> [Source extract]:
A keyword is the actual word or phrase someone types into a search bar when they are looking for something, written in plain language with no special syntax in front of it. On Google the keyword is what the page is built to rank for. On social media the keyword is what the algorithm reads out of the caption, the title, the bio, the alt text, and the on-screen text to work out what a post is about and which searches it should appear in.

The word came out of search engine optimisation in the late 1990s, when keyword tags inside the page's HTML were literally the way Google read what a page was about. Two decades later the meta-keyword tag has long since stopped mattering, but the underlying idea (use the words your reader is going to search for, inside the content itself) has spread out from Google into every search-enabled surface, including the search bar inside Instagram, TikTok, LinkedIn, YouTube, and Pinterest. The keyword is what those search bars match against.

Sprout Social's overview of social media SEO frames the same point from the working-team angle: a relevant keyword in the caption, the title, the description, and the on-screen text now does most of the discovery work that was the job of the hashtag stack in 2018. The platforms read those words, classify the post, and decide which searches it can appear in.

Keyword vs hashtag in 2026

Keywords and hashtags get talked about together because they do related work, and the easiest way to keep them straight is to look at what each one is and what each one is for. A hashtag is a word with the # symbol in front of it and no spaces inside it, which the platform reads as a topic label. A keyword is a word in ordinary writing, which the platform reads as part of the post's text and feeds into its search index. The two coexist on every platform; the share of the work each one does has shifted.

What a hashtag does

Tells the platform what category the post belongs to (a topic label, in metadata terms), feeds the hashtag search results, and anchors campaign and community conversations under a single tag. The signal is categorical: the post either has the tag or it does not.

What a keyword does

Tells the platform what the post is actually about, by appearing inside the caption, the title, the bio, the alt text, the on-screen text, or the spoken audio. The signal is textual: the platform's search index matches the words in the post against the words someone has typed into the search bar.

Why keywords now do more of the work

Instagram, TikTok, and LinkedIn all rebuilt their search systems between 2020 and 2023 to match plain-language queries against the text of the post rather than only against the tag stack. Social Media Today's write-up on Instagram adding keyword search documented the start of that shift in late 2020, and the platforms have widened the matchable text every year since.

How they work together

A small set of three to five relevant hashtags helps with categorisation; a caption that plainly says what the post is about helps with search. The combined signal beats either one alone. The mistake is treating them as substitutes: a stack of thirty hashtags with a one-emoji caption now performs worse than three hashtags plus a caption that explains what the video is.

For the longer story on the tag side of this pair, the hashtag entry covers the rules, the history, and the per-platform counts. The short version, on the keyword side, is that the words the caller types are now the words the platform looks for, and those words almost always live in the caption.

Where keywords live in a social media post

A single post has more keyword slots than most teams use. The list below covers the places the major platforms read words out of, ranked roughly by how much weight each slot carries when the search and recommendation systems try to work out what the post is about.

The caption

The single most important keyword slot on Instagram, TikTok, LinkedIn, and Threads, because the search system reads the caption text as the primary description of what the post is. The first 125 characters carry the most weight on Instagram (that is the part shown before the See More fold). The first sentence carries the most weight on LinkedIn for the same reason.

> [Excerpted records]:
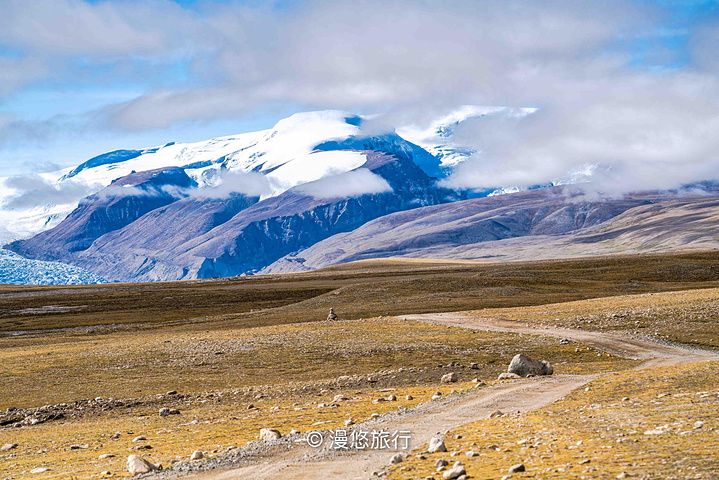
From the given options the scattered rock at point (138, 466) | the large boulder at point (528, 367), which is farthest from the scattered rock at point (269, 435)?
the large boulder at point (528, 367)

==

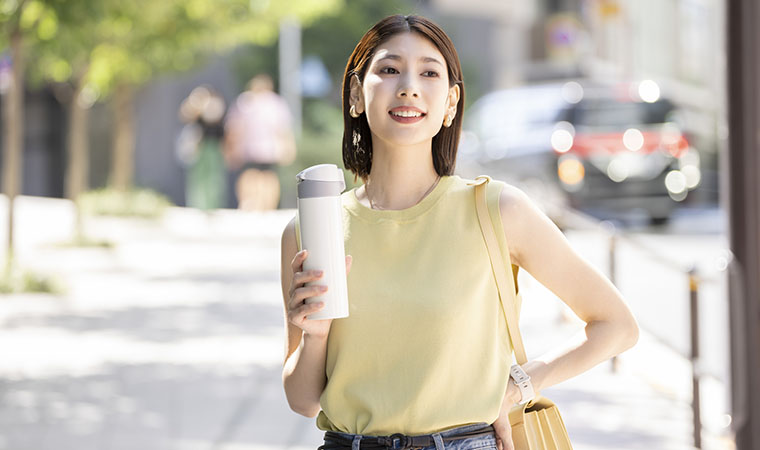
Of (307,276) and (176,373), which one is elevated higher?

> [Tasks and exercises]:
A. Please output everything in the passage on social media keywords from "Tells the platform what the" down to "the search bar.".
B. In the passage on social media keywords, how many opening characters of an Instagram caption carry the most weight?
C. Resume the passage on social media keywords, writing on from its final sentence.
The rows have no role in this.

> [Responses by task]:
A.
Tells the platform what the post is actually about, by appearing inside the caption, the title, the bio, the alt text, the on-screen text, or the spoken audio. The signal is textual: the platform's search index matches the words in the post against the words someone has typed into the search bar.

B. The first 125 characters.

C.
The title

On YouTube the title is the highest-weighted slot. On TikTok the caption acts as the title; on Pinterest the pin title is its own field and is read alongside the description. Front-load the primary keyword wherever the platform exposes a title field.

The bio and the name field

Instagram and TikTok index the words in the profile bio and (heavily) the words in the name field separately from the username. A name field that says "Brisbane pilates teacher" lands the account in the local pilates search results in a way that the brand name alone never does. The same pattern applies to the LinkedIn headline.

The alt text

Instagram, LinkedIn, and Pinterest let creators write alt text on each image. The text is meant for screen readers (accessibility comes first) but also feeds the platform's search index and, on Pinterest, the visual-search categorisation. A short, plain sentence describing the image earns the slot.

The on-screen text

Reels, TikTok, YouTube Shorts, and Pinterest video read the words burned onto the screen using OCR and feed those words into the same search index as the caption. A caption keyword that also appears on the screen carries more weight than the same keyword in only one place.

The spoken audio

TikTok and Instagram both transcribe the audio of every uploaded video and use the transcription as a search signal. Saying the keyword out loud in the first three seconds of the video does roughly the same work as putting it in the caption.

The hashtags

A hashtag is its own slot, and the platform reads the words inside the tag (with the # stripped off) as additional keyword signal. Three to five tags that match the actual subject of the post is the working count in 2026 on Instagram, TikTok, and LinkedIn.

The closed captions and the description

YouTube reads the video description and the closed-caption track as two of its strongest keyword signals. A description that genuinely explains what the video covers, with the primary keyword in the first sentence and related keywords through the rest, still moves the needle on YouTube in 2026.

Hootsuite's walkthrough of Instagram SEO lays out the same slots on the Instagram side, with the caveat that only caption text is indexed for the in-app search (hashtags placed in the first comment, which used to be a clean-caption trick, no longer feed the search results in the way they once did).

Keyword search by platform in 2026

The job a keyword does is the same on every platform: tell the search index what the post is about. The way each platform reads keywords, and the slots that carry the most weight, is not. The breakdown below is the working version most social teams now plan around.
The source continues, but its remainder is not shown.